11. Careful peri-operative planning for anesthesia
People with collagen VI-related dystrophy may need surgeries such as tendon release or spinal fusion. Anesthesia teams must assess airway, breathing, and cardiac status in advance. The purpose is to reduce the risk of respiratory failure and airway difficulties during and after surgery. The mechanism is anticipatory planning: selecting appropriate drugs, ventilation strategies, and postoperative intensive care based on the patient’s muscle and lung status [15].
12. School and vocational support
Educational adjustments, assistive technology, and flexible schedules help children and adults continue school or work. The purpose is to support social participation and long-term independence. The mechanism is environmental and social: removing physical and organizational barriers allows the person to use their remaining abilities effectively and stay integrated in community life [16].
Drug treatments
There is no drug approved specifically to cure collagen VI-related dystrophy, but several FDA-approved medicines are commonly used to treat symptoms such as spasticity, pain, infections, reflux, and sleep problems. Below are examples; doses and exact choices must be individualized and taken only under medical supervision. Drug label information for many of these medicines is available in the US FDA database [17].

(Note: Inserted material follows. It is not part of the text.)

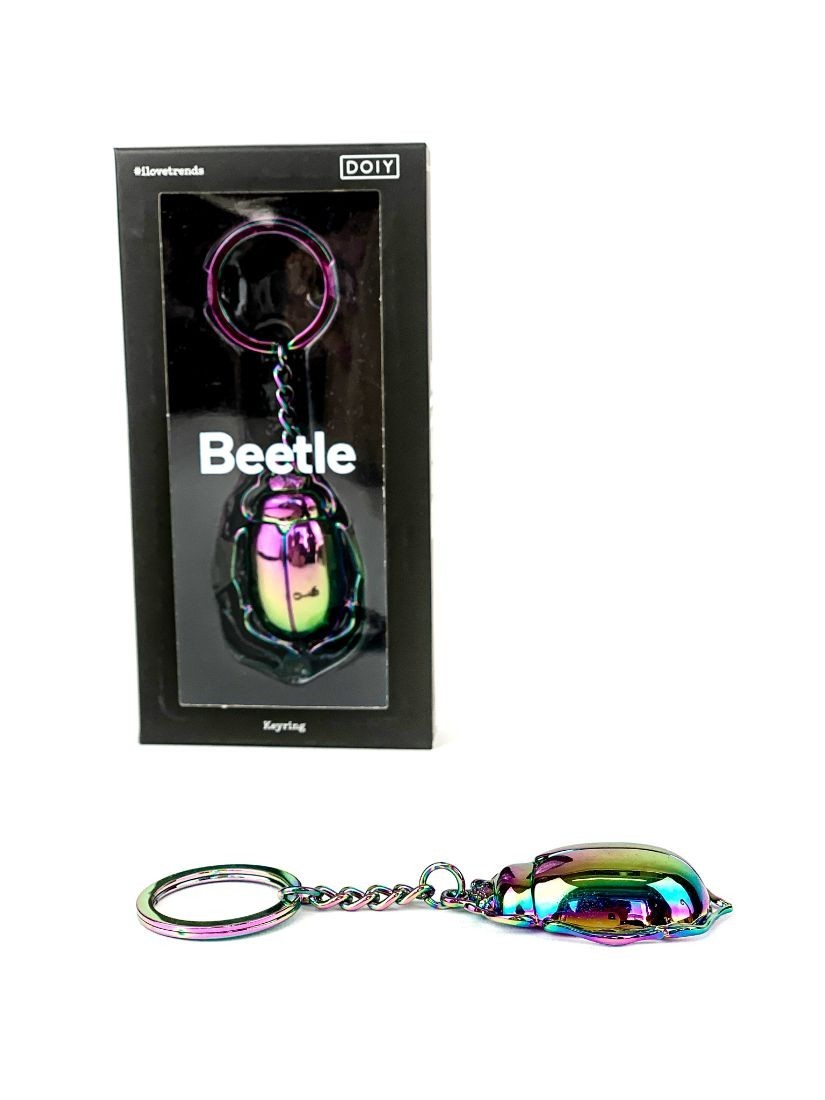 Metal beetle keychain - cheap presents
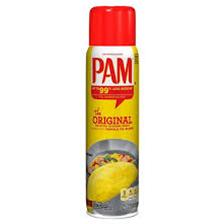 Pam Spray 12oz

1. Baclofen for muscle stiffness or spasms
Baclofen is a gamma-aminobutyric acid (GABA-B) agonist used to treat spasticity in conditions such as multiple sclerosis and spinal cord disease. Some patients with dystrophies who develop increased tone or spasms may receive baclofen to improve comfort and mobility. Typical oral doses are divided several times daily and are increased slowly by a doctor to balance benefit and side effects such as drowsiness and weakness. Abrupt withdrawal can cause serious reactions, so the medicine must never be stopped suddenly [18].
2. Prednisone / prednisolone for inflammatory complications
Prednisone and prednisolone are glucocorticoids approved for many inflammatory and allergic conditions. In collagen VI-related dystrophy, they are not routine chronic treatment, but short courses may be used for asthma-like airway inflammation, autoimmune complications, or after major surgery to reduce swelling, always under specialist guidance. Doses are based on weight and indication and are tapered gradually to avoid adrenal suppression. Side effects include weight gain, high blood sugar, mood changes, infection risk, and bone loss [19].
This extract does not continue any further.